Cotswold District Council has taken delivery of its first hybrid vehicle as part of its commitment to use 100% clean energy by 2030.
Ubico, the council’s waste and recycling partner, will use the new Ford Transit hybrid to support its daily operations.
Able to run on zero-emission electric power, the plug-in hybrid van will help lower the amount of greenhouse gases currently produced as a result of council functions and is the first step towards the authority’s aim of an all-renewable energy fleet.
The move comes after the council formally adopted its Climate Emergency Strategy in September 2020 and last month pledged to provide more electric vehicle charging points across the district under its sustainable transport plans.
‘The arrival of the Council’s first hybrid van is significant and one of many changes we will be making to deliver on our climate agenda,’ said Cllr Andy Doherty, cabinet member for the environment, waste and recycling at Cotswold District Council.
‘Transport accounts for 45% of emissions in the district so looking at how we can reduce this within our own council-run operations has to be a priority. While the hybrid will not run solely on electric power, our reliance on vehicles powered by fossil fuels needs to become a thing of the past if we are to fully realise the benefits of a sustainable transport system.’
He continued: ‘There are huge transformations underway in “green” vehicle technology and the pace of this change is accelerating. As part of the Council’s wider sustainable transport strategy we will be looking at what other changes we can make, including investment in ultra-low emission vehicles for our waste fleet, and as the technology develops, the use of zero emission vehicles able to travel in a large, rural district such as ours.’

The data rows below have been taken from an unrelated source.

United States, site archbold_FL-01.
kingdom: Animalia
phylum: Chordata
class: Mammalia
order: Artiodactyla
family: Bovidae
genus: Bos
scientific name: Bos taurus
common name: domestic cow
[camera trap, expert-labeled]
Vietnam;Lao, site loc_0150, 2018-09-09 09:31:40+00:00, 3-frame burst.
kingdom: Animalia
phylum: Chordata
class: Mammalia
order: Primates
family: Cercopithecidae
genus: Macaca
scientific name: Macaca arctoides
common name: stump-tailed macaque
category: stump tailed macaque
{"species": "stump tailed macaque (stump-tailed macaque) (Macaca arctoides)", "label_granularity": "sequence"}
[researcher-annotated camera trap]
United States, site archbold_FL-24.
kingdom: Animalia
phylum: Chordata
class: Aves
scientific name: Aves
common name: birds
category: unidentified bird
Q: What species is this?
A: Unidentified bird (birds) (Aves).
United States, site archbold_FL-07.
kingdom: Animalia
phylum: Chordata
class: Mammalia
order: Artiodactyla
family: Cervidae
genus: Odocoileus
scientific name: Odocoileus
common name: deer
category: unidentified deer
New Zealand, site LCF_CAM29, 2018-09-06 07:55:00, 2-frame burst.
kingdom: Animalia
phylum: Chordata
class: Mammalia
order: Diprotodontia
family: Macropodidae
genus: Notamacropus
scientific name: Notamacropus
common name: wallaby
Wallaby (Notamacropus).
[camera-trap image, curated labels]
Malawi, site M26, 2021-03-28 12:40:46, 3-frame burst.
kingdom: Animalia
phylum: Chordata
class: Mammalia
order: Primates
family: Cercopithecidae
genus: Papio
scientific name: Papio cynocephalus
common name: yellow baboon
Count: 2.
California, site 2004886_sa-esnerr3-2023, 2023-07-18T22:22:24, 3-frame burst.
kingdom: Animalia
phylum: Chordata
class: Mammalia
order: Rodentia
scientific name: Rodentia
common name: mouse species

Cllr Rachel Coxcoon, cabinet member for climate change and forward planning at Cotswold District Council, commented: ‘In addition to what we can do corporately, we must actively support Cotswold residents to make the switch to cleaner transport too. This can only be achieved with a “fit for purpose” infrastructure in place. This is why more electric vehicle charge points will be made available in out towns and villages, making it easier for residents to make greener choices in the future.’